-- AIM OF THE EXERCISE --
All lines from the one that contains "Formula car is approaching the track from the pitlane." through the close of the entries below are to be repeated exactly, without any pictures.

═════ GIVEN DATA ═════

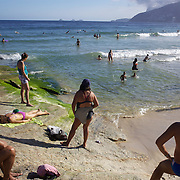A beach scene at the beachside rock pools and Arpoador beach,  Rio de Janeiro, Brazil. 4th July 2010. Photo Tim Clayton..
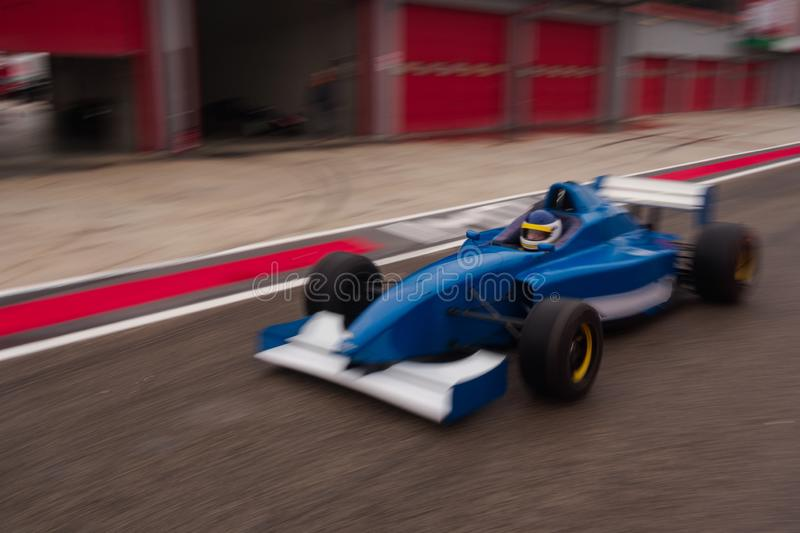 Formula car is approaching the track from the pitlane. Blue formula car is approaching the track from the pitlane stock image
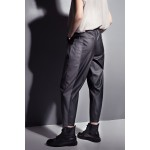 Black faux leather pants with grey insert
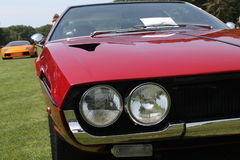 Classic sports car twin headlamps royalty free stock images
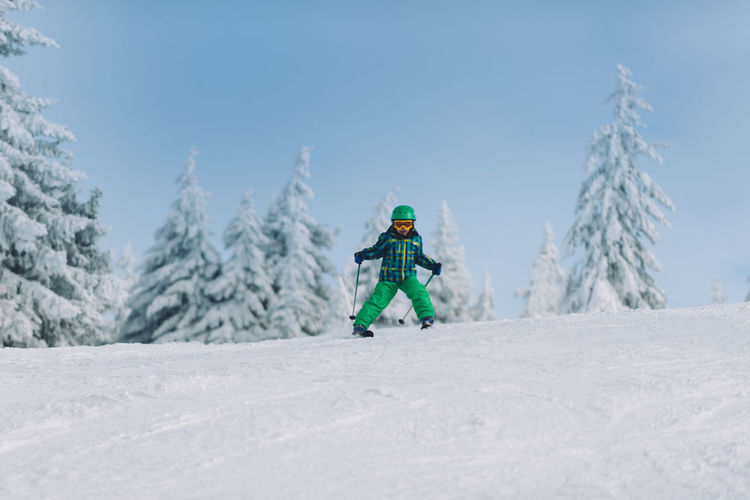 Full length of boy skiing on snow covered land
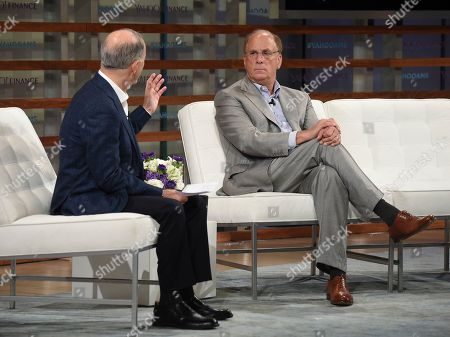 Andy Serwer, Larry Fink. BlackRock CEO Larry Fink, right, talks with Yahoo Finance editor-in-chief Andy Serwer during the Yahoo Finance All Markets Summit: A World of Change at The TimesCenter, in New York
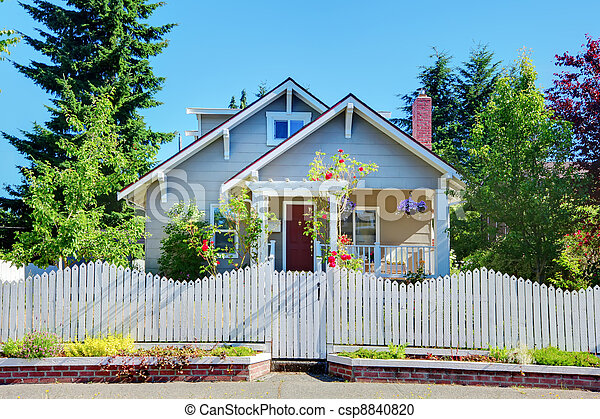 Grey small cute house with white fence and gates. - csp8840820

═════

-- COMPLETED EXERCISE --
 Formula car is approaching the track from the pitlane. Blue formula car is approaching the track from the pitlane stock image
 Black faux leather pants with grey insert
 Classic sports car twin headlamps royalty free stock images
 Full length of boy skiing on snow covered land
 Andy Serwer, Larry Fink. BlackRock CEO Larry Fink, right, talks with Yahoo Finance editor-in-chief Andy Serwer during the Yahoo Finance All Markets Summit: A World of Change at The TimesCenter, in New York
 Grey small cute house with white fence and gates. - csp8840820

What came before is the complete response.